What this task involves: Pick out each line below that contains the word "separation", and copy those lines.

Records:
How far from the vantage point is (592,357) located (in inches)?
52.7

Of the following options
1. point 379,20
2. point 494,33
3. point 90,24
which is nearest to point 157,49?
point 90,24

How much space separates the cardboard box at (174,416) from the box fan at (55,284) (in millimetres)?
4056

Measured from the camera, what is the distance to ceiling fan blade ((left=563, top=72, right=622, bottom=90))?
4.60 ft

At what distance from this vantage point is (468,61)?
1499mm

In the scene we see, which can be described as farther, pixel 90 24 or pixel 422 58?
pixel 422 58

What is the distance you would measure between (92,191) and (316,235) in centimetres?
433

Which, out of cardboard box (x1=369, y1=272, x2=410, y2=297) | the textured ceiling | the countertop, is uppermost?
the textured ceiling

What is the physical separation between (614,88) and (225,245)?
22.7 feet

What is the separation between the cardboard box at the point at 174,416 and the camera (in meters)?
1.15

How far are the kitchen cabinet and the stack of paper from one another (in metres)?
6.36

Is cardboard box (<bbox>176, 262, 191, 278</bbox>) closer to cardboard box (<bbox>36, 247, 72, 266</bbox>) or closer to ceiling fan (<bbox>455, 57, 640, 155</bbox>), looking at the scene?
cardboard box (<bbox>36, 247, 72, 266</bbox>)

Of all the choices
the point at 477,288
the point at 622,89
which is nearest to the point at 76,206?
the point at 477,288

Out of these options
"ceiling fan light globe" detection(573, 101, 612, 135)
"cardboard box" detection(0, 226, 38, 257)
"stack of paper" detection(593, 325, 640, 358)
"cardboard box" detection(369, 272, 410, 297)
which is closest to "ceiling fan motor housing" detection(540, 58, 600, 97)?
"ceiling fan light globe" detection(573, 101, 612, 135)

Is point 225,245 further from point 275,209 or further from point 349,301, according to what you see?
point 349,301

* * *

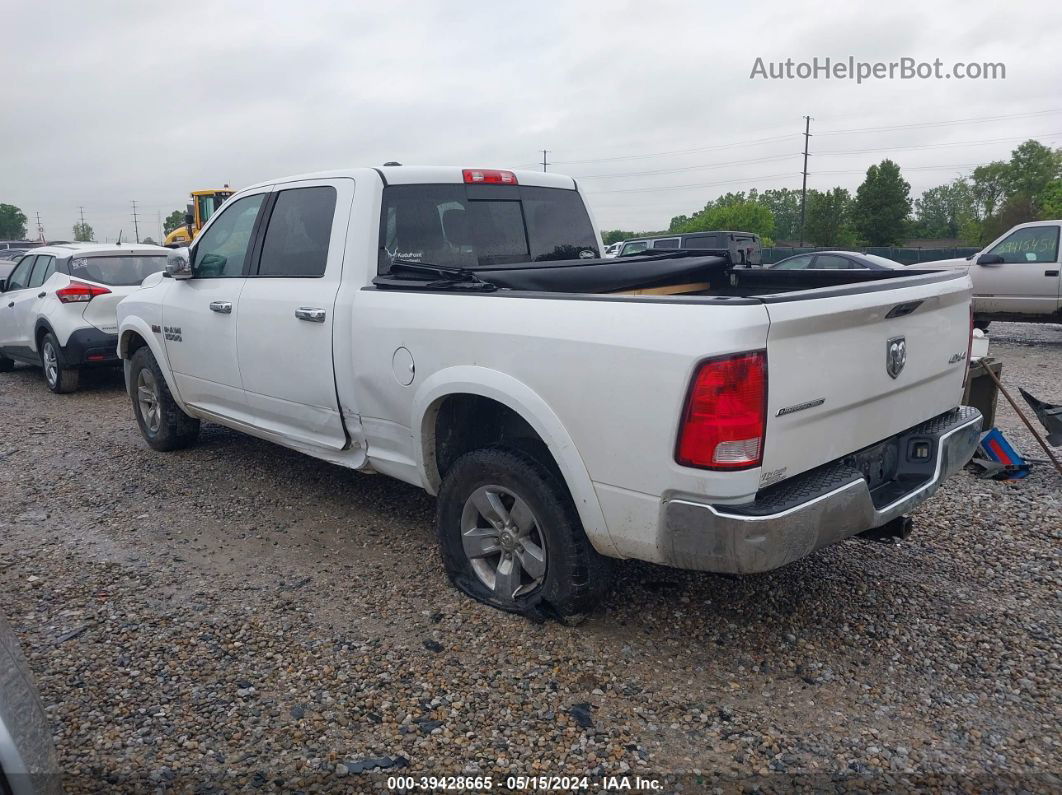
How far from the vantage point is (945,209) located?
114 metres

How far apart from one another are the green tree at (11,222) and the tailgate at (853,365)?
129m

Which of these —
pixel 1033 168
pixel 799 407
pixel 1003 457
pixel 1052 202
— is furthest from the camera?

Output for this exercise:
What is the physical separation between (614,88) and (225,245)?
What is the separation between the cardboard box at the point at 174,416 and the camera (in meters)?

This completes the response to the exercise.